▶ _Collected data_
* * *

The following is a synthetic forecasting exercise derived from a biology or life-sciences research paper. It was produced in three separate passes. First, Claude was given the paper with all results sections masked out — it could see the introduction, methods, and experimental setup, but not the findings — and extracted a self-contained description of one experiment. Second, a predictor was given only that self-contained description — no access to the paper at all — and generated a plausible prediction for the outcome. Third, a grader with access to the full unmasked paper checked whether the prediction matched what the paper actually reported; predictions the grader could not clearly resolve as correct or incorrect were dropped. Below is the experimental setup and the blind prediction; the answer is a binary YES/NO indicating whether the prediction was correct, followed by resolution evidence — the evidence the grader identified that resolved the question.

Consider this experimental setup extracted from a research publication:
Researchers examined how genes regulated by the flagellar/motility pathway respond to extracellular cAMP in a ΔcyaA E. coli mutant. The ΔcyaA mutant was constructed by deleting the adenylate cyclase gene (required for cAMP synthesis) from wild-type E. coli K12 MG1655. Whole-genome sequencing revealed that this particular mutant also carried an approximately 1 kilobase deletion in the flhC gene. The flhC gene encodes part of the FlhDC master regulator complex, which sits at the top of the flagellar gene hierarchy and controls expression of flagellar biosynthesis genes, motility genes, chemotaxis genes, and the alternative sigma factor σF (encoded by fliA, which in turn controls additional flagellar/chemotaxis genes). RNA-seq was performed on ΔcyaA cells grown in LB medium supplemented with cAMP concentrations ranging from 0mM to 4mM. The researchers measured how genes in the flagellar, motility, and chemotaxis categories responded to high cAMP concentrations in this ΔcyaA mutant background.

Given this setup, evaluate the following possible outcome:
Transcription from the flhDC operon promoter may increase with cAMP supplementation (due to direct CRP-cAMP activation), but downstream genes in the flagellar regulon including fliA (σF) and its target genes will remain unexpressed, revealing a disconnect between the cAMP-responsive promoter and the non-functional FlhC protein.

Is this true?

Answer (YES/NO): NO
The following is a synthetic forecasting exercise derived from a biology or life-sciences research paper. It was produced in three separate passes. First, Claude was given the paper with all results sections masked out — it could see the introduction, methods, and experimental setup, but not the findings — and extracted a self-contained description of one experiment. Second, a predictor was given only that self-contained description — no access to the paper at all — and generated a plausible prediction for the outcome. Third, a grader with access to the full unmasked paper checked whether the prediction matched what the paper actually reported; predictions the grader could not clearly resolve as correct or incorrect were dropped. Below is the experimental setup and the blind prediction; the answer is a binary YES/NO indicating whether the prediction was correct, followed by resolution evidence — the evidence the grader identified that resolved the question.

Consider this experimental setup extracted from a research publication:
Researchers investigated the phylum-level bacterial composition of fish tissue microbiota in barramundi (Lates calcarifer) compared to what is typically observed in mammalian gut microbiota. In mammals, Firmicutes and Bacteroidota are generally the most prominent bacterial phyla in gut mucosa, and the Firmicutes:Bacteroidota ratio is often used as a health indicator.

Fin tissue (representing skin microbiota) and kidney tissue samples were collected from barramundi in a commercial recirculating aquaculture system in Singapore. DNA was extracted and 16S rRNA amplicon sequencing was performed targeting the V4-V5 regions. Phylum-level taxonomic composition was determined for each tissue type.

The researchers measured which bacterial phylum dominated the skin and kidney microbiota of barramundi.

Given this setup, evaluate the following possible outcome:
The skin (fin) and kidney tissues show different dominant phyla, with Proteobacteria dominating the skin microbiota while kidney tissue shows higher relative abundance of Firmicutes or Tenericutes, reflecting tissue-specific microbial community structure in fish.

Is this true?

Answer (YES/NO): NO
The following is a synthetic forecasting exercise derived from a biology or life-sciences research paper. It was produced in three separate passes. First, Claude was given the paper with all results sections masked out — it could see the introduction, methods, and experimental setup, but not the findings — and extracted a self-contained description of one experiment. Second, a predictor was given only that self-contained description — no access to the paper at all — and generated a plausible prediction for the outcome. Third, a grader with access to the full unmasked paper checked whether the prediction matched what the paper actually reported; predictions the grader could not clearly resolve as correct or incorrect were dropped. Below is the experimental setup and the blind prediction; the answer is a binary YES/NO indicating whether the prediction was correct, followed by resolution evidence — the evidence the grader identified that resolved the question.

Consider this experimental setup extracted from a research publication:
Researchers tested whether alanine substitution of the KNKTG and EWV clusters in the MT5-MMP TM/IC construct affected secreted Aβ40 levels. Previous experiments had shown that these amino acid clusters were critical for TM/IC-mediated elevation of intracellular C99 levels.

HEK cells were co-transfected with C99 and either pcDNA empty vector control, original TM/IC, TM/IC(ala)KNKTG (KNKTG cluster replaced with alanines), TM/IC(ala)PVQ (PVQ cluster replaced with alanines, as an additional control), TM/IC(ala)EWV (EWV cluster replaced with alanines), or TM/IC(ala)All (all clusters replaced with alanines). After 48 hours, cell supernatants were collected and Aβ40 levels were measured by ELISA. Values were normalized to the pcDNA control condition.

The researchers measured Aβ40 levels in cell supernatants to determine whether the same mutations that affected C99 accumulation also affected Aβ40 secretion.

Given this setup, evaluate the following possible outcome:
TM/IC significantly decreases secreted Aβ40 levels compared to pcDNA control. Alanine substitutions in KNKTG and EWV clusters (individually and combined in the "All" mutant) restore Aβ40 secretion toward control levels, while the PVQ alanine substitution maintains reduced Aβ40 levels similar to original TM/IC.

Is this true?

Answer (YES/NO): NO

* * *

▶ _What to work on_
Return every line of the entries above that the string "secretion" appears in.

▶ _Your response_
The researchers measured Aβ40 levels in cell supernatants to determine whether the same mutations that affected C99 accumulation also affected Aβ40 secretion.
TM/IC significantly decreases secreted Aβ40 levels compared to pcDNA control. Alanine substitutions in KNKTG and EWV clusters (individually and combined in the "All" mutant) restore Aβ40 secretion toward control levels, while the PVQ alanine substitution maintains reduced Aβ40 levels similar to original TM/IC.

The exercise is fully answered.